A Cristina [da ADCL] foi passando ao computador, um, dois, três, quatro… Quando dei por mim já lá tinha 109 poemas”, contou. Foi assim que nasceu o primeiro livro “Lágrimas, Revolta, Amor e Fantasia”, lançado em março de 2017. “Decidi fazer 300 exemplares e num mês e meio fiquei sem livros”, lembra. “Também tinha uma boa vendedora ao lado dele”, brinca Fernanda Lima. “O livro tem esse título ‘Lágrimas’ porque eu chorei muito, ‘Revolta’ por ter que ficar de braços cruzados à espera que as coisas aconteçam sem poder fazer nada. Depois o ‘Amor’ que eu senti por parte da minha esposa que estava ali para tudo. E a ‘Fantasia’ de poemas que surgiram como a outra pessoa qualquer”, explica.

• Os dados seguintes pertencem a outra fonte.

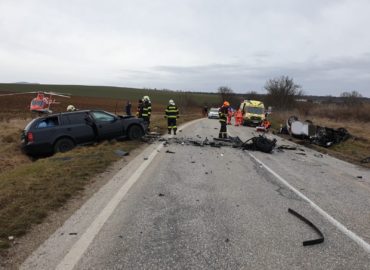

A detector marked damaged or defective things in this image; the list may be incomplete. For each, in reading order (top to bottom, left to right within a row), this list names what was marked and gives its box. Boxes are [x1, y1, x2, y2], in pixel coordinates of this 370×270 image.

O ano passado lançou o segundo livro intitulado “Avanços e Recuos e…”. “Continuo a fazer poemas quando a mente funciona, mas a coisa tem andado fraquita. Ainda me vejo muito a explorar a revolta, mas eu não queria ser repetitivo. Estou a tentar chegar ao terceiro”, revela.
Outro dos dotes de João Artur Fernandes é tocar viola. “Só depois de já não ver é que fui aprender, o básico, não tenho aquele arcaboiço de um músico”. Mas isso não o impede de compor algumas canções. Sempre teve o “bichinho” de um dia aprender a tocar algum instrumento musical. “Eu gostava de tocar piano, mas não deu”.
“Ele está inserido no projeto ‘Então vamos’ e também faz umas músicas para ele”, revela a esposa. Refere-se a um projeto desenvolvido pela ADCL que nasceu no âmbito do Orçamento Participativo da Câmara Municipal de Guimarães “há cinco ou seis anos” para ajudar a “amenizar a solidão das pessoas com mais de 65 anos que vivem sós” e as que querem participar ou assistir ao espetáculo que resulta dos encontros mensais realizados. “É teatro, às vezes mete uma canção ou outra e eu componho a melodia ou utilizo as músicas existentes para encaixar a letra”, explica João Artur Fernandes.
Diz que a camaradagem no âmbito deste projeto é muito boa. “Eu não tenho razão de queixa, estão todos atentos a ver se eu dou um passo em falso e preocupados para eu não cair”, exemplifica. Os elogios à memória são constantes, mas a verdade é que por trás da capacidade de memorização está “muito trabalho de casa”. Em casa ela [Fernanda Fernandes] diz-me o que está no papel e eu gravo com a minha voz e ao fazê-lo já estou a memorizar e depois oiço aquilo vezes sem conta. É treino, não é só memória”, explica. “E o papel dele é sempre muito grande. Às vezes fico uma tarde de domingo a ler-lhe aquilo tudo para ele meter no gravador”, comenta a esposa.
No dia-a-dia divide o tempo dedicado à escrita, à viola ou ao teclado e ao projeto da ADCL com os passeios que faz juntamente com a esposa. “Encontramos sempre amigos, duas de treta e o tempo vai-se passando”, acrescenta Fernanda Lima que diz dedicar o restante tempo livre “à lida da casa”. “Gosto de ter as coisas direitinhas e se saio sei que elas não estão direitas. Como ele também me ocupa tempo quando tenho que sair com ele, tenho que ter tudo sempre em ordem”, revela.
O escritor torcatense faz parte de um grupo chamado “Poetas de Selho”, que reúne, uma vez por mês, cerca de 14 pessoas para declamar poesia, às vezes originais, outras vezes de outros autores. “Faço uma vida que, de certa forma, me ajuda a relaxar um bocadinho, embora nos momentos mais solitários vem…”, hesita. “Vem a revolta”, completa a esposa. “Passar de um mundo para o outro é difícil”, remata João Artur Fernandes. “Não poder fazer nada, isso custou”, confessa. A esperança de encontrar uma inovação na medicina que o consiga ajudar está adormecida, mas não morreu: “Eu gostava que surgisse alguma coisa que desse pelo menos para poder caminhar e andar sozinho”, termina.